I do believe coffee will be my downfall one day. I drink cup after cup with a boyish grin all while typing wildly on my keyboard. When my mother was pregnant with me she use to drink 3 pots of coffee a day… When she told me this, I thought, I had to be floating in coffee when I was in utero instead of amniotic fluid… I’ve wondered from time to time if my obsession with caffeine had anything to do with her drinking so much coffee. Then my friends voice pops into my head, “I see no correlation between the two…” Correlations or not, we all do things in life or make choices that effect us and others. But coffee is a choice I’m not giving up anytime soon.
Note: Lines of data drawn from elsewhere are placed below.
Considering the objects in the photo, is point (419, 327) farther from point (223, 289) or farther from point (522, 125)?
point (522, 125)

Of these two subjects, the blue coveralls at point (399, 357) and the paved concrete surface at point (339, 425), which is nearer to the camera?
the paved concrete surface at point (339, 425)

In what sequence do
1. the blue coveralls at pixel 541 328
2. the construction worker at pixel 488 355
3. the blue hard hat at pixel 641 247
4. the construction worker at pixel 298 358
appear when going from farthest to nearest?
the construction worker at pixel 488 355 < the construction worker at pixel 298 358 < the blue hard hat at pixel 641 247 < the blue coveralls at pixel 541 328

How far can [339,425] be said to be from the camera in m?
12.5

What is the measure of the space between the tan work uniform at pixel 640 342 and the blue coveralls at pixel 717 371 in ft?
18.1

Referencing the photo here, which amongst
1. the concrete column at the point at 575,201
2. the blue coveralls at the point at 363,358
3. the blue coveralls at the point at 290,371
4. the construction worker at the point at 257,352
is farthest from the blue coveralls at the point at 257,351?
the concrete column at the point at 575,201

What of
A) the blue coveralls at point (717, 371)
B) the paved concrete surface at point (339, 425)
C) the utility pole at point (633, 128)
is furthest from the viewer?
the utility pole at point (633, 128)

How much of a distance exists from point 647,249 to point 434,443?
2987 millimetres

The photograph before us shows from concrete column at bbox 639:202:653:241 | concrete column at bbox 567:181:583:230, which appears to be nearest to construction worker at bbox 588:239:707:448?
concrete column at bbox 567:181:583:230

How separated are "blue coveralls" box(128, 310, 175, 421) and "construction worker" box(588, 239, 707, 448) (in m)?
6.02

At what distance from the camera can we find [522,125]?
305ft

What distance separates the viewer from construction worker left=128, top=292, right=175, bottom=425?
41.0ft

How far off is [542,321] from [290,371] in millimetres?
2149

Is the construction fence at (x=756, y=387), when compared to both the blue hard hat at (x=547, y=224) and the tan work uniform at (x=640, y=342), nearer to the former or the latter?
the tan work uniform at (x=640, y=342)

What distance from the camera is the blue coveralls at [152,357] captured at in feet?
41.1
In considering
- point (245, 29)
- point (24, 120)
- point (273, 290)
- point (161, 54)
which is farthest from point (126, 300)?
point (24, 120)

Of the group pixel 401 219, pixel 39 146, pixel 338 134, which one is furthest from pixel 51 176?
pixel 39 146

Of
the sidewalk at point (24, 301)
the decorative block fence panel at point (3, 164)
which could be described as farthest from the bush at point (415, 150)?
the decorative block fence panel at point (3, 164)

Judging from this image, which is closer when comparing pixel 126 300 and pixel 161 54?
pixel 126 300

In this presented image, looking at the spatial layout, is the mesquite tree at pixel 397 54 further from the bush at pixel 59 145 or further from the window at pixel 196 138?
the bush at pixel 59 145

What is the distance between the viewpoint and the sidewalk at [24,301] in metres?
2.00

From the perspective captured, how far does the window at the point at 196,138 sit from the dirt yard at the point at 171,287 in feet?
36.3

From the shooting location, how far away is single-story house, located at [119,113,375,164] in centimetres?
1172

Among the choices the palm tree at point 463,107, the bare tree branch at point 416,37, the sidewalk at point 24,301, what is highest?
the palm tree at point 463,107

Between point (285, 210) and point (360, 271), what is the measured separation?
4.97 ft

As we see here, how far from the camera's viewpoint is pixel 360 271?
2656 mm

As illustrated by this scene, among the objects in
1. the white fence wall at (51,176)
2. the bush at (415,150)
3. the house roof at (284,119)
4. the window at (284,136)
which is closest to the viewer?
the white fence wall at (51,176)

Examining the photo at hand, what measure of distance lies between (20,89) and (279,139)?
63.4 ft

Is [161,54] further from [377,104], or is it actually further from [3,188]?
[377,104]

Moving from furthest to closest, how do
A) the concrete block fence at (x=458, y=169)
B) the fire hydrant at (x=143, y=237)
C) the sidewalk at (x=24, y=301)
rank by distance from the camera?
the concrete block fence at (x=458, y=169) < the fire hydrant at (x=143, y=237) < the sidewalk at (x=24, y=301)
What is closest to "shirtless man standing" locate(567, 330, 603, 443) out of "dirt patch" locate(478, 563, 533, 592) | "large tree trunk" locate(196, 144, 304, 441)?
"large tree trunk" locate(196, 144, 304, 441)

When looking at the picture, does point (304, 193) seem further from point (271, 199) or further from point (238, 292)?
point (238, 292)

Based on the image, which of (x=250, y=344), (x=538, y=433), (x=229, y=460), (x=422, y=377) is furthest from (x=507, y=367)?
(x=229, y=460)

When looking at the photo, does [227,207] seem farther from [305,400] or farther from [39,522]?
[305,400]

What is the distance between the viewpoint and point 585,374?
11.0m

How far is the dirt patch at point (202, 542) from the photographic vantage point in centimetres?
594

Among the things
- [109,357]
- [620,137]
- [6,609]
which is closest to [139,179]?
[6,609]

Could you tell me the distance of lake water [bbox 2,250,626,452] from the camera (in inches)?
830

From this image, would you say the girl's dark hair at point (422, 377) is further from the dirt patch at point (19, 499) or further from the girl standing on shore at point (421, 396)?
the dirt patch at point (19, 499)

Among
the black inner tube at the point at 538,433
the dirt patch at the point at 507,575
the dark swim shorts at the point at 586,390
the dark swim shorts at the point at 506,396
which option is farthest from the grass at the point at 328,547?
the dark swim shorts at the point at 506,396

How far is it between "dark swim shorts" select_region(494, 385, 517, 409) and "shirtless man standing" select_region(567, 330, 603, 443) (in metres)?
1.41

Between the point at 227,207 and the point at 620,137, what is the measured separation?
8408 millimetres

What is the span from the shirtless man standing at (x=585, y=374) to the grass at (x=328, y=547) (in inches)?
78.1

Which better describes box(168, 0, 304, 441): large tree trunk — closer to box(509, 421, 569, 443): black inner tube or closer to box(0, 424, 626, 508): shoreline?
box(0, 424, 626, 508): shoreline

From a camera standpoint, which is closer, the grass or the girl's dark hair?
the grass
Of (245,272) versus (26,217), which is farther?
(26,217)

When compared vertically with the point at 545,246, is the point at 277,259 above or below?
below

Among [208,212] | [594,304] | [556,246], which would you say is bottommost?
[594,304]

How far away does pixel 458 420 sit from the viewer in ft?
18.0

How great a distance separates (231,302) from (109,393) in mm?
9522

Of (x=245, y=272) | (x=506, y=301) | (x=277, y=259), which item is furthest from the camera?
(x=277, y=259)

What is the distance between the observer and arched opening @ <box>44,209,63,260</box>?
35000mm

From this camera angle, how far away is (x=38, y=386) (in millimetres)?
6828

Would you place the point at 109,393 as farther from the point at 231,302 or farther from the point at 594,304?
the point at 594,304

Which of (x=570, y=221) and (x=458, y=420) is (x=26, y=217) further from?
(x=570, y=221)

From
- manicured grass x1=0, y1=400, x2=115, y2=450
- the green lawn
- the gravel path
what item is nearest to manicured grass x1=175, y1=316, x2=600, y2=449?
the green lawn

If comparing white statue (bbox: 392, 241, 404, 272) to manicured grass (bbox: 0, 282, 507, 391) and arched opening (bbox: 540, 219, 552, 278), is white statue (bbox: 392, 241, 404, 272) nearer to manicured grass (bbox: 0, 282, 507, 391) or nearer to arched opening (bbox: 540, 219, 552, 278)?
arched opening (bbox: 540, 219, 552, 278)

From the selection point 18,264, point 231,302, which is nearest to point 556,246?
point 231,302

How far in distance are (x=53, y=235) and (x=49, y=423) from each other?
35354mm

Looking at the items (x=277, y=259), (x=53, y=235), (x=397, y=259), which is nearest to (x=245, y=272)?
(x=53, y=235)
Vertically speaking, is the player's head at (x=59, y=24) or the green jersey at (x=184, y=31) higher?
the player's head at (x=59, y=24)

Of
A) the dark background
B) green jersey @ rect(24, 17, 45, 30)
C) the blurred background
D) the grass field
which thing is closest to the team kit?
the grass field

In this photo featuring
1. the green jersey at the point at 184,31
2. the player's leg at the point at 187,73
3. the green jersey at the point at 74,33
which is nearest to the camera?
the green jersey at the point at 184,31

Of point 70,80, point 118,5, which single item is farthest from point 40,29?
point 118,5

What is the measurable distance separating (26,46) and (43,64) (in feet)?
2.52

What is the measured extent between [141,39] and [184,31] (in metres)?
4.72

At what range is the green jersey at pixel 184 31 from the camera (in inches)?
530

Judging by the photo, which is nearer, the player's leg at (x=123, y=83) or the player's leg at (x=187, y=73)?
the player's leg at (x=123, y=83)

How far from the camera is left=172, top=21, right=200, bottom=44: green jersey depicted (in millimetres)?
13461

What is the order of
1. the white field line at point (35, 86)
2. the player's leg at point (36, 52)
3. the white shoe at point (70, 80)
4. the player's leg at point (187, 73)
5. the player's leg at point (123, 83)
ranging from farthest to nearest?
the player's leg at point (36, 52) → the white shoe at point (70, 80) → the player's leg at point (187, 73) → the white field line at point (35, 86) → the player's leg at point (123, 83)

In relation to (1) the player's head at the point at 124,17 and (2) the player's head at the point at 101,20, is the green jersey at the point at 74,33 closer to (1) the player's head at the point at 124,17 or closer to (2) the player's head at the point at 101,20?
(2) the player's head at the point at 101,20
I was lucky enough to grow up with a colorful cast of characters known to the rest of the world as my uncles. My Uncle Randolph was never short on words or ideas for that matter. He told things like they where, and you knew without a doubt where you stood with him. I remember going to visit him and my Aunt Jo some summers and always being in awe of their lifestyle. They had goats that roamed their home freely. Not those cute miniature ones you see on TV that fall over every time someone’s cell phone rings. They were full grown poor people’s goats. Big ass Billie’s with thick 12 inch horns and scruffy beards. The animal’s hooves thudded loudly on the wooden stairs as they went up and down… Their hides were also tanning outside in the hot Florida sun. Nailed and stretched on boards leaned against my uncle’s old cut-pine home. My aunt and uncle’s lifestyle of living I’m sure sounds barbaric to some. But they lived the way they wanted to live and that’s what so many people are afraid to do.


One winter Uncle Randolph was given a load of collard greens. Enough that he soon realized he did not want to go through the work of hand washing them to get the soft sugar sand off the thick vein filled leaves. So, as many of the folks in my family often do, he used what was at his disposal. He loaded them into his washing machine and hit the start button with a smile… At least he was smiling when he told me what he had done. His wife, my aunt wore a displeased down-stare as me and my uncle began to chuckle. So now looking back on that time I think, correlations, greens, wife’s washing machine, and wife not being so happy. Hmmmmmm.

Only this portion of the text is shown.